Policy renewal letter did not mention annual premium increase, says one customer, despite it being mandatory
The RAC has been accused of sending out breakdown cover renewal letters with an undisclosed 37% increase in premiums, despite new rules that force insurers to display annual price rises.
Since 2017, insurers have been required to tell consumers in renewal lettershow much they paid the previous year to encourage them to shop around. At the time the measure was introduced, the Financial Conduct Authority (FCA) said it would “transfer £100m from firms’ profits” into consumers’ pockets.
But Guardian Money reader Scott Berry contacted us this week to ask why his RAC renewal letter had not included his previous payments. His letter said his road rescue service would cost £22.72 a month from 30 January. Only when he dug out the previous year’s equivalent did it emerge that he had been paying £16.54 a month – meaning the RAC had snuck through a 37% increase.
The Maidenhead resident says he can see no reason to justify the rise given that he has not claimed in the intervening year. Berry, an RAC customer for more than six years, says he wasn’t surprised, as firms are looking to “take advantage of customer loyalty or inertia”.
The RAC says that when the FCA made insurers tell customers what they had paid the previous year, it only applied to annual policies, not Berry’s, which can be cancelled at any time.
The FCA told Money that while the RAC is not technically breaking the rules, it would be “speaking to the firm about this matter”.
Berry says: “I’m surprised it isn’t considered a breach of the FCA rules as nowhere in the letter does it state previous premiums.
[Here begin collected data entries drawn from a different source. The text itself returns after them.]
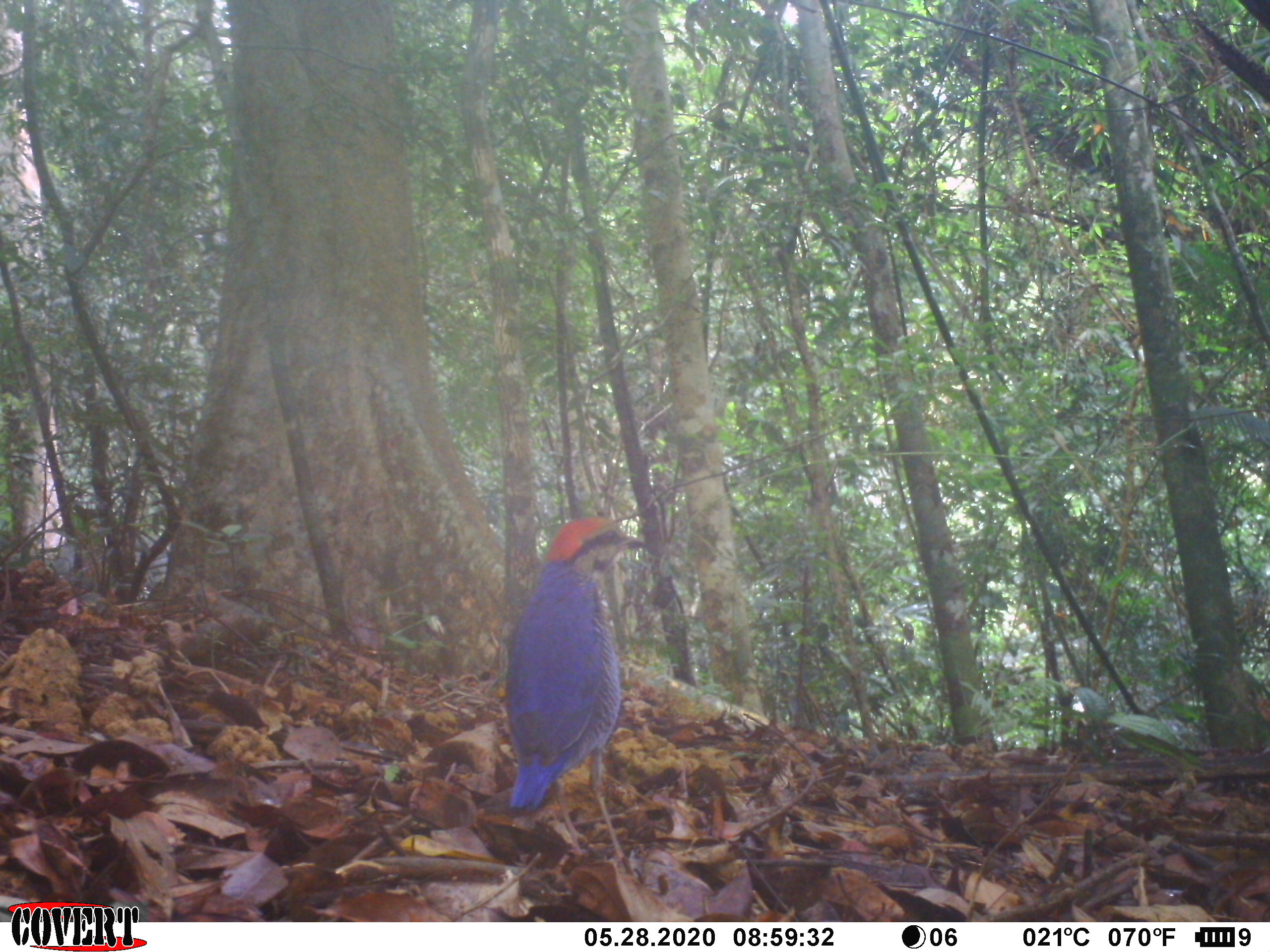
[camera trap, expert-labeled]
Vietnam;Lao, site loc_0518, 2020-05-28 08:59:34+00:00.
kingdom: Animalia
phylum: Chordata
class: Aves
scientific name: Aves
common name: bird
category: unidentified bird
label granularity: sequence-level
“I guess the RAC and the private equity firms behind it can afford the lawyers to ensure they’re doing the bare minimum to comply even if it’s against the spirit of the rules.”
The RAC told Money that it “fully complies” with the FCA’s guidelines, adding that the 37% rise was fair.
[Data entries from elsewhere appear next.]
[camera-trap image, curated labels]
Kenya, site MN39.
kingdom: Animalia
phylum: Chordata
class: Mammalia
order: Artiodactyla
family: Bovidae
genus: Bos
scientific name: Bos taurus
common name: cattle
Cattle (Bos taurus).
“He has received significant discounts in the past and, as a result, was starting from a lower premium, which is why the increase appears steeper,” the RAC says. “But we welcome the opportunity to talk to members if they are unhappy.”
This is not the first time the RAC has been accused of failing to comply with the rules. In April last year, the FCA told the RAC to contact 1 million customers after finding the firm had failed to prominently display the previous year’s premium in renewal letters.
At the time, the FCA’s Jonathan Davidson said: “It is unacceptable to see some firms are not transparent with customers a year on from the introduction of the rules.”
Berry has now agreed to keep his RAC cover and is paying £13.40 for 11 months – more than £100 less than the RAC quoted originally.
Driving to Europe after a no-deal Brexit
The Association of British Insurers is warning holidaymakers taking their car to the continent after 29 March that they will need to apply to their insurer for a green card in the event of a no-deal Brexit.
Green cards will have to be carried as proof of insurance under EU regulations. The ABI has advised drivers to allow up to a month before they travel to get one. Those leaving the UK without one may be breaking the law. The same requirements will apply to EU motorists travelling to the UK, it says.
Anyone taking their car to France over Easter could be affected, as may those going across the Irish border in either direction. Although an agreement between the relevant European insurance authorities was made in May 2018 to waive the need for green cards in the event of no deal, this has not been confirmed by the European commission, hence the industry is planning on the basis of green cards being required.
Uncertainty also surrounds the European Health Insurance Card (EHIC) in the event of a no-deal Brexit. The ABI says travel insurance policies will continue to be valid.